Stated exercise >> Identify every line of the material below that contains the word "dirt", and copy each such line in full. Case is significant.

===== The input =====

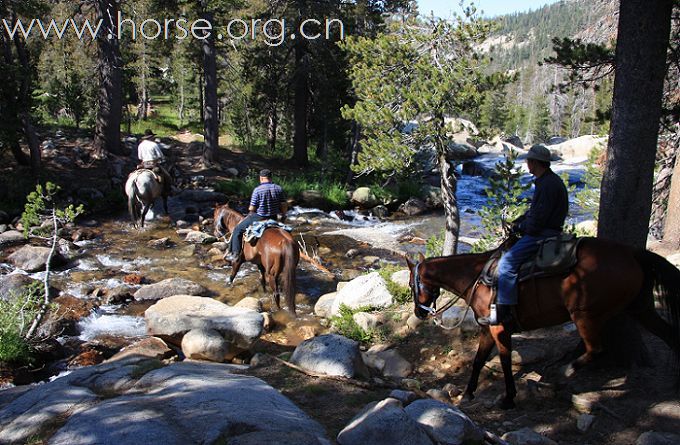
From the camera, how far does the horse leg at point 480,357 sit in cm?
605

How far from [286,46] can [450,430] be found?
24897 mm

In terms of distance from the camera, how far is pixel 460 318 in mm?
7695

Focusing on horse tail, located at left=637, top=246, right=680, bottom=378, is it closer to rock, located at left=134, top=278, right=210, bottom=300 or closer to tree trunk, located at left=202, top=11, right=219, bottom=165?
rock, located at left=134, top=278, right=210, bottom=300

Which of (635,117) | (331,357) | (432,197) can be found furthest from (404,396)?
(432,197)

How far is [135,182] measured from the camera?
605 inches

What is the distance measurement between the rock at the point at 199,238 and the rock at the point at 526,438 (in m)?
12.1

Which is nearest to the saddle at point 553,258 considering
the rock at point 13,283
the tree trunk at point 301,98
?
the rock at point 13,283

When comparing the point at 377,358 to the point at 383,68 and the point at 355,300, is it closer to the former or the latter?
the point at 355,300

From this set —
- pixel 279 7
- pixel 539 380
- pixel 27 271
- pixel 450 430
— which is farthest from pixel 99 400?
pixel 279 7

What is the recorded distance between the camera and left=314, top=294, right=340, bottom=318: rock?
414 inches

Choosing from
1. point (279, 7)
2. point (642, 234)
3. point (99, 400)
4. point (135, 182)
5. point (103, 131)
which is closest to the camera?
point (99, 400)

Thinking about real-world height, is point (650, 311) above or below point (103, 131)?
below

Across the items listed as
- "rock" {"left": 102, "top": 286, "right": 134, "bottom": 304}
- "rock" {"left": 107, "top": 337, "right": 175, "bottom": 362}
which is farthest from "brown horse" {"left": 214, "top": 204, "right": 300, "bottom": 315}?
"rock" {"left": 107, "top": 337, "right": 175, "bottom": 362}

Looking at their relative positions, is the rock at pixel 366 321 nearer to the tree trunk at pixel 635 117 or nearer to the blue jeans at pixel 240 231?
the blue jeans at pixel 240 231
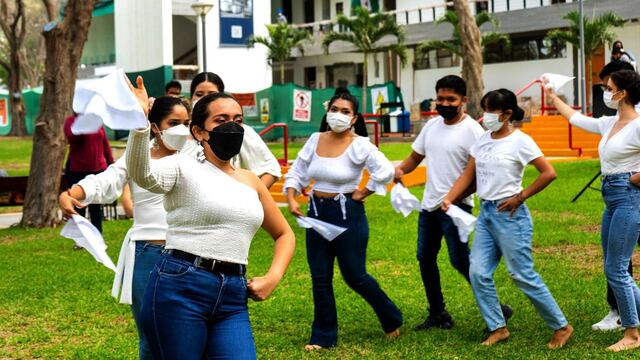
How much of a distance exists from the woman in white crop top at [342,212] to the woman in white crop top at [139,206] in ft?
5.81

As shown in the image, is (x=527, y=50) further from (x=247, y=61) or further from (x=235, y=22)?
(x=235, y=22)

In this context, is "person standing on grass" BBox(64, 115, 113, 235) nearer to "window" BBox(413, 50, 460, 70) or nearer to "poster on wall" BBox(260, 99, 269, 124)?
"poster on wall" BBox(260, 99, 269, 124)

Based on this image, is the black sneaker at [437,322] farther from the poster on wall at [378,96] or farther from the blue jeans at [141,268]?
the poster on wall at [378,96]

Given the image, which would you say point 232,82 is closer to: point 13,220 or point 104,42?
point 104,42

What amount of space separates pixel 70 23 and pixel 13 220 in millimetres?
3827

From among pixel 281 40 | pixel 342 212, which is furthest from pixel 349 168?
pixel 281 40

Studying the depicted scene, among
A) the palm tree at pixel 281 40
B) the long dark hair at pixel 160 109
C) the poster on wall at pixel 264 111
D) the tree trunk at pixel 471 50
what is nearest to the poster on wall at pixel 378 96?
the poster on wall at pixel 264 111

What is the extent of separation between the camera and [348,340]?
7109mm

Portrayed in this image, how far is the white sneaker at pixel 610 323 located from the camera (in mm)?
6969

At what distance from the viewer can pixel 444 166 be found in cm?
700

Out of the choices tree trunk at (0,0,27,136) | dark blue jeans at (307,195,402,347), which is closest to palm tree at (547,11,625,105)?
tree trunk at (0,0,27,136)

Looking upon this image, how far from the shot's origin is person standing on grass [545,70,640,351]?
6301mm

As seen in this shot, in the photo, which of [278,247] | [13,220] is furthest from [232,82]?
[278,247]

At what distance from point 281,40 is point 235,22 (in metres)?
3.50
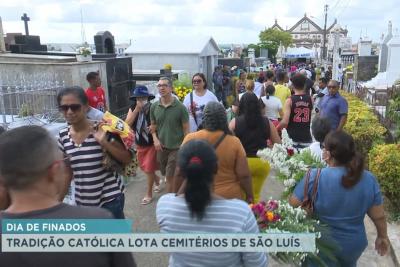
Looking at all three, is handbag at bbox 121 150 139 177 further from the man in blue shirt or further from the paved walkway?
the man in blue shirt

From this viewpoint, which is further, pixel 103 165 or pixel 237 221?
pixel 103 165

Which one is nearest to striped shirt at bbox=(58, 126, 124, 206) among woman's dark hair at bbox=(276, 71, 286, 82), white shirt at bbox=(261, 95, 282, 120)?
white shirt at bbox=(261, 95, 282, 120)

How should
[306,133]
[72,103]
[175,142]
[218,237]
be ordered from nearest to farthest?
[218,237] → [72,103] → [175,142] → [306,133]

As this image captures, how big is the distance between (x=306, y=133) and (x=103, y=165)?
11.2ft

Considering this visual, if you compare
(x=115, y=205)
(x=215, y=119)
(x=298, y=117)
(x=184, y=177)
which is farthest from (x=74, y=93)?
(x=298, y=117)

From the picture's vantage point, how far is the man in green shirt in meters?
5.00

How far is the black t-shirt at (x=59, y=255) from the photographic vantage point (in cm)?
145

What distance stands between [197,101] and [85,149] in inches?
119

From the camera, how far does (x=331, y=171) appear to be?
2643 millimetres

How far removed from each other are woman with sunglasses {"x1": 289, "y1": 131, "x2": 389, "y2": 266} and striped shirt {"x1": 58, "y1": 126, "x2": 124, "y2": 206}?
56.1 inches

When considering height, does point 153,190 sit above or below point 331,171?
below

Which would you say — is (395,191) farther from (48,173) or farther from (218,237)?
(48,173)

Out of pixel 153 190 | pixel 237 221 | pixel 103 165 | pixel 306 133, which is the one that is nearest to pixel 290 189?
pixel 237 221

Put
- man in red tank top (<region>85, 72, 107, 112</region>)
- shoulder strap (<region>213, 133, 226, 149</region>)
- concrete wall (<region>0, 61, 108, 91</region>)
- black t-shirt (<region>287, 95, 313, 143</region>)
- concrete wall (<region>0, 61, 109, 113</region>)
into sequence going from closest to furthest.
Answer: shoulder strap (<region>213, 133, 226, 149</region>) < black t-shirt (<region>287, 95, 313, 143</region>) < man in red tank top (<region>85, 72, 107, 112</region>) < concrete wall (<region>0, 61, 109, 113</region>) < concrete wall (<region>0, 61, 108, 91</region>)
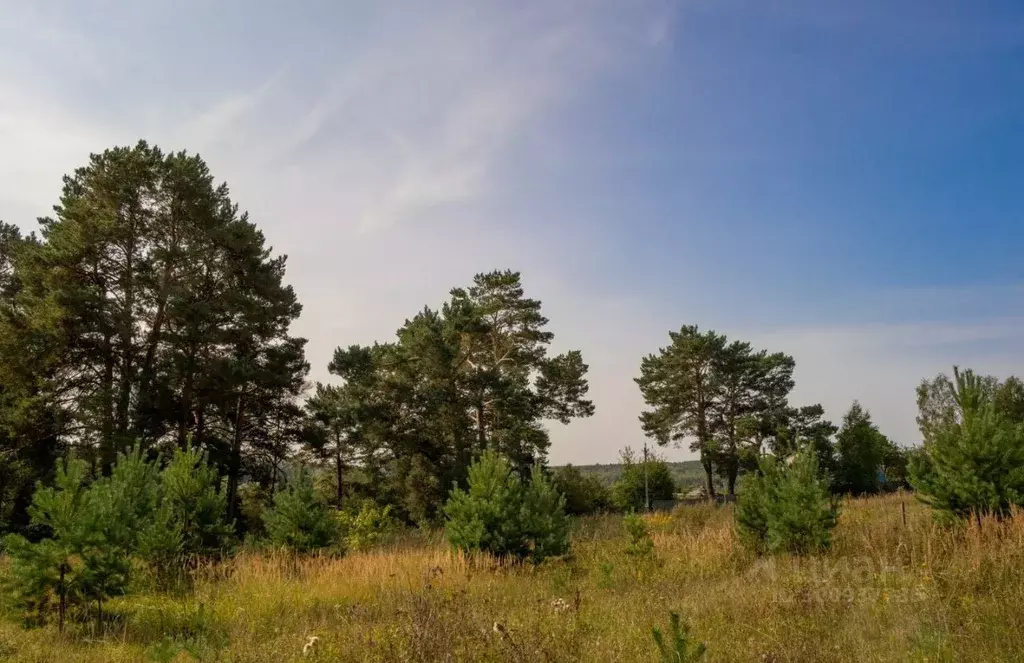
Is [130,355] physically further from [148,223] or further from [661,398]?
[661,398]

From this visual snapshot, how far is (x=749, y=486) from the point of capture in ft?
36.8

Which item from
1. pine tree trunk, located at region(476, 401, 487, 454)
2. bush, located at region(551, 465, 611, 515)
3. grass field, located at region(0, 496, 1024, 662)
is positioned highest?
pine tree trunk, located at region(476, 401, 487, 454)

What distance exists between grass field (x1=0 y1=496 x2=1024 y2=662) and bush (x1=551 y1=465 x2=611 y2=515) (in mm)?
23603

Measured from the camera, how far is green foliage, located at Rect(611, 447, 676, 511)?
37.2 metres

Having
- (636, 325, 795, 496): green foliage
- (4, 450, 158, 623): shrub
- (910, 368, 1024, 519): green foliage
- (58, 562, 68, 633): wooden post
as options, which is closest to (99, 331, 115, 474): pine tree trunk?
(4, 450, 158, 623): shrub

=====
===== The input =====

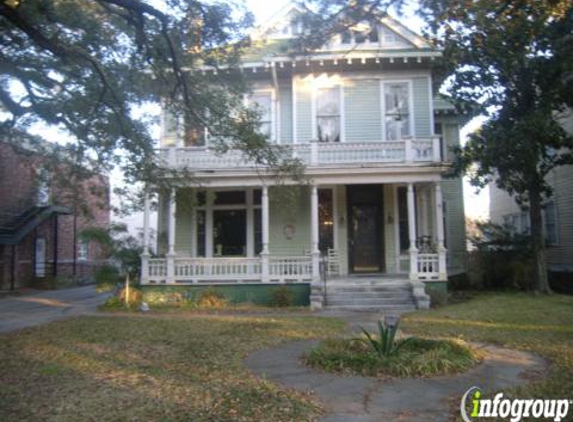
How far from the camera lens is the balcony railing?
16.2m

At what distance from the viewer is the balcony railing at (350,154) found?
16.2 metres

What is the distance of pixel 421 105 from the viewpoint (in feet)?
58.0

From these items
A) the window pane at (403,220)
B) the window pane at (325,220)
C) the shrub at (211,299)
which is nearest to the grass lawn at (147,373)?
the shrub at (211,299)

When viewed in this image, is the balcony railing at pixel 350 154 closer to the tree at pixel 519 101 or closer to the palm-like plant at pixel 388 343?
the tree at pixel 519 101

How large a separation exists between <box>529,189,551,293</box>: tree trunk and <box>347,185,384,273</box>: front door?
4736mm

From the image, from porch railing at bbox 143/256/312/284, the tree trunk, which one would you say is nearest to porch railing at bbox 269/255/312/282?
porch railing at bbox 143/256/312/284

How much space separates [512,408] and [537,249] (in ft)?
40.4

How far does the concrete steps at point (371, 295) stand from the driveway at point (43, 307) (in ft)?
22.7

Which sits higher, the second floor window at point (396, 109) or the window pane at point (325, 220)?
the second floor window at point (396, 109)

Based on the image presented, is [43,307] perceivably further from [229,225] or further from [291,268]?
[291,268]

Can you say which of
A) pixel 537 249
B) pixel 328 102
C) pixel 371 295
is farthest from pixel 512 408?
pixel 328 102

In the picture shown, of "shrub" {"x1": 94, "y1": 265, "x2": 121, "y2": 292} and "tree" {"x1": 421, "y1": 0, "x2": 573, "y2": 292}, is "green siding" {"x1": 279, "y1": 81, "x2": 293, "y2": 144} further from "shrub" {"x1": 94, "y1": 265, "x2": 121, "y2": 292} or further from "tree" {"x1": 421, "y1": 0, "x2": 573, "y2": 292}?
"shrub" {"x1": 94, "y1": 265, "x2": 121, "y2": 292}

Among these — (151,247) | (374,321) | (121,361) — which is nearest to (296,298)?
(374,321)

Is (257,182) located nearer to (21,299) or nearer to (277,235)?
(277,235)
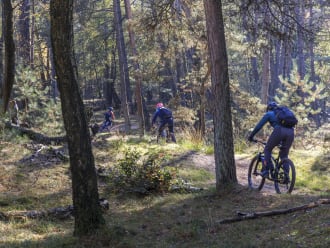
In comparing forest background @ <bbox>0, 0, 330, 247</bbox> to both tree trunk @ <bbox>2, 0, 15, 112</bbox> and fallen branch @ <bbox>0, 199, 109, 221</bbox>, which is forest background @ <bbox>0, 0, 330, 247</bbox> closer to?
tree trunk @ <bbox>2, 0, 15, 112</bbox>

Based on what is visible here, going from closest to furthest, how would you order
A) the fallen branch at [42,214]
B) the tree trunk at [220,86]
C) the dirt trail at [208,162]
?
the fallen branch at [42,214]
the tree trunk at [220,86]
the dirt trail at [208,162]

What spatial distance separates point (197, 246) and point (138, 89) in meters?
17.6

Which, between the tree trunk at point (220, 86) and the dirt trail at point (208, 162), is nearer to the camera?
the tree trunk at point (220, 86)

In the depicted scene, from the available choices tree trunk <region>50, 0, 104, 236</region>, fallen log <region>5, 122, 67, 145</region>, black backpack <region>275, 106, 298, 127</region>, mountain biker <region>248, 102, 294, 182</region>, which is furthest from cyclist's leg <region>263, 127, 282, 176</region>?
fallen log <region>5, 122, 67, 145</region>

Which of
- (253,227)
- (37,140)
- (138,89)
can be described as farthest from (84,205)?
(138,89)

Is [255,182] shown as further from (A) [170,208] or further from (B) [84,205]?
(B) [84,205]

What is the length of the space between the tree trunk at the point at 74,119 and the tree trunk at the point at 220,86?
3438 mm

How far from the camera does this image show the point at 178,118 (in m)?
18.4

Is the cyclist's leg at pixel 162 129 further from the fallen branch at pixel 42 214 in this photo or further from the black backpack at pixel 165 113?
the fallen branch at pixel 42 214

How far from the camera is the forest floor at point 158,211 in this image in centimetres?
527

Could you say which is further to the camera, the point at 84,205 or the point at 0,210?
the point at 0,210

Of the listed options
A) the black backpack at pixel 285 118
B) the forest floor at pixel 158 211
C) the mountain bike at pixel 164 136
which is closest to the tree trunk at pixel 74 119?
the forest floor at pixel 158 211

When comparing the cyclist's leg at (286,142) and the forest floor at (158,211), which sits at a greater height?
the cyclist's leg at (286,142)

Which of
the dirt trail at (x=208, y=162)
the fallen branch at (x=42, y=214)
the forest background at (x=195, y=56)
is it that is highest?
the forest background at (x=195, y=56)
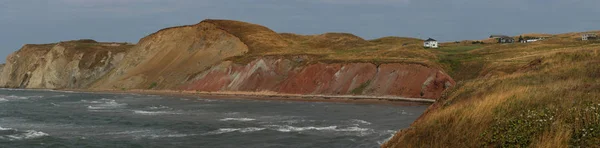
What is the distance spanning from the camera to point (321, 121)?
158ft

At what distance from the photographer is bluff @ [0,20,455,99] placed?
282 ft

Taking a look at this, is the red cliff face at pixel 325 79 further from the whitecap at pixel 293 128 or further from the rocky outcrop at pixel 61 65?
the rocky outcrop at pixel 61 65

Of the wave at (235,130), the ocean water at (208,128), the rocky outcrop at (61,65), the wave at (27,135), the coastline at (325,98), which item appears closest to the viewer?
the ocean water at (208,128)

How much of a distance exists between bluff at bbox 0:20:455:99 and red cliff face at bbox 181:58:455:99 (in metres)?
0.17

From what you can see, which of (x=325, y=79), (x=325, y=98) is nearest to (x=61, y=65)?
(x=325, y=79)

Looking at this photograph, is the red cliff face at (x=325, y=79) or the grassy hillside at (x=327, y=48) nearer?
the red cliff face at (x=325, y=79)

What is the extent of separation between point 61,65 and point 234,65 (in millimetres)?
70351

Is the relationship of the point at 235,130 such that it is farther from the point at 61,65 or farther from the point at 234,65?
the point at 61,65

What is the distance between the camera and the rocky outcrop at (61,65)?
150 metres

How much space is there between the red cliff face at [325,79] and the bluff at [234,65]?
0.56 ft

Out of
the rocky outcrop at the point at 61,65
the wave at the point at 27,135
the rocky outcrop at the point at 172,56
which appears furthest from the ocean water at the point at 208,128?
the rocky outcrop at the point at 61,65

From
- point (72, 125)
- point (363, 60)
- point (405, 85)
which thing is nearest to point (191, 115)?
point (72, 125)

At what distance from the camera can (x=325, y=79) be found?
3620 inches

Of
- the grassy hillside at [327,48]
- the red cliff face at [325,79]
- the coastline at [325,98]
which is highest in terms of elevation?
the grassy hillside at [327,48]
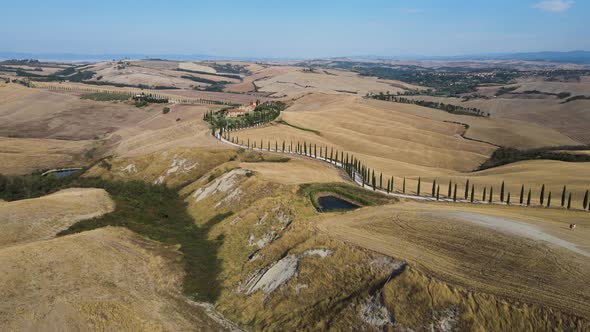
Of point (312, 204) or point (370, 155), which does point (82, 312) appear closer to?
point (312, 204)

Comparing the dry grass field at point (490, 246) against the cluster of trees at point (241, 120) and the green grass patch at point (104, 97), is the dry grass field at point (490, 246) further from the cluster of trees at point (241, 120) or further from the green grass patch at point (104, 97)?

=====

Problem solution >>
C) the dirt trail at [208,162]
the dirt trail at [208,162]
Which, between the tree trunk at point (220, 86) and the dirt trail at point (208, 162), is nearer to the camera?
the dirt trail at (x=208, y=162)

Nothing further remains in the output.